- [Exercise details]:
Leave out every picture, and output exactly the lines from the line containing "Vineyard Napa Valley" through the last line of the data.

- [Source data]:

=== Begin Enclosure ===

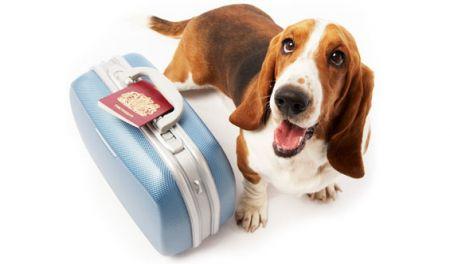 In vacanza con il cane: 8 oggetti per l'estate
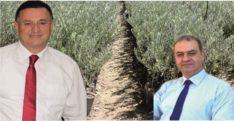 LÜTFÜ SAVAŞ, BURSA'DAN GETİRDİĞİN  600 BİN ZEYTİN FİDANINA SARIL…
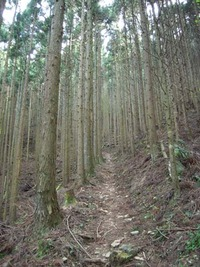 石鎚今宮道 杉木立の中の急坂道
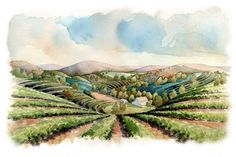 Vineyard Napa Valley . agricultural illustration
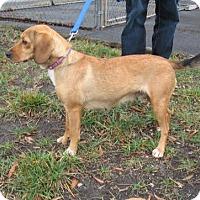Adopt A Pet :: Maddelein - KANNAPOLIS, NC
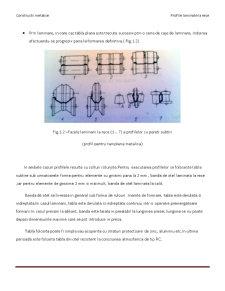 Profile Metalice Laminate la Rece - Pagina 2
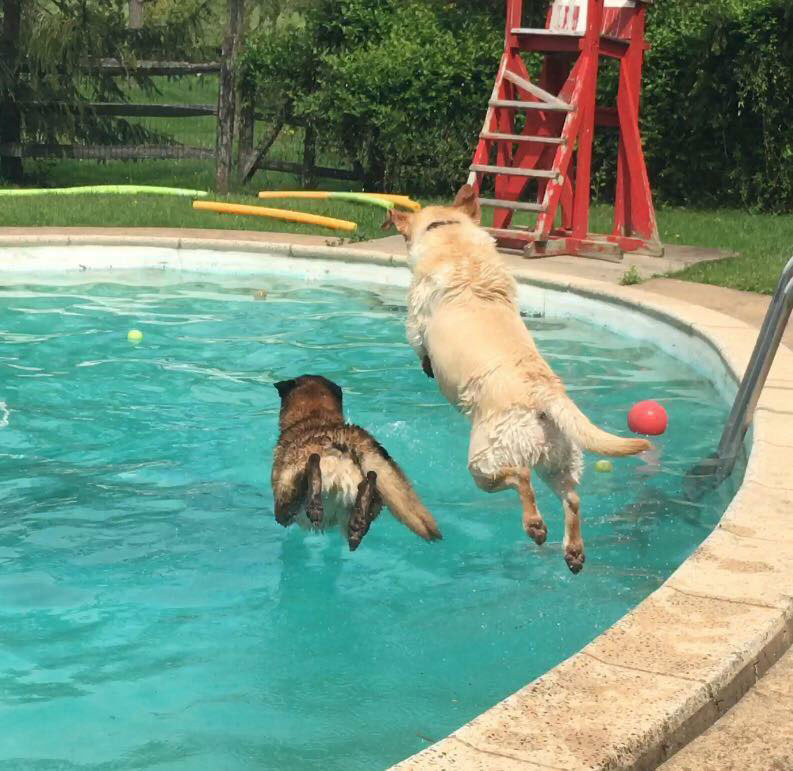 Mollys Country Kennels Pool 37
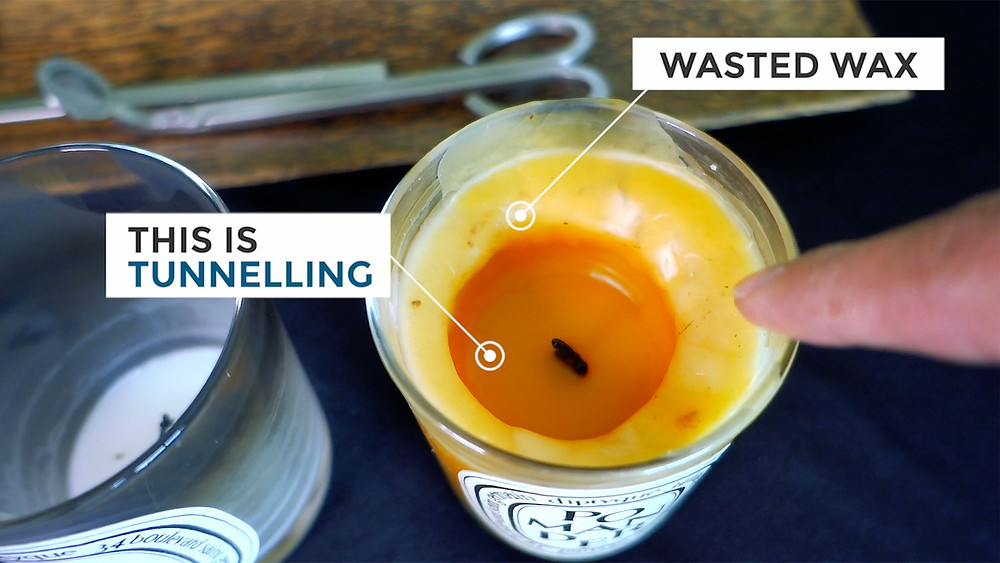 Candle How To Avoid Tunnelling Wasted Wax Diptyque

=== End Enclosure ===

- [Reply to the exercise]:
 Vineyard Napa Valley . agricultural illustration
Adopt A Pet :: Maddelein - KANNAPOLIS, NC
 Profile Metalice Laminate la Rece - Pagina 2
 Mollys Country Kennels Pool 37
 Candle How To Avoid Tunnelling Wasted Wax Diptyque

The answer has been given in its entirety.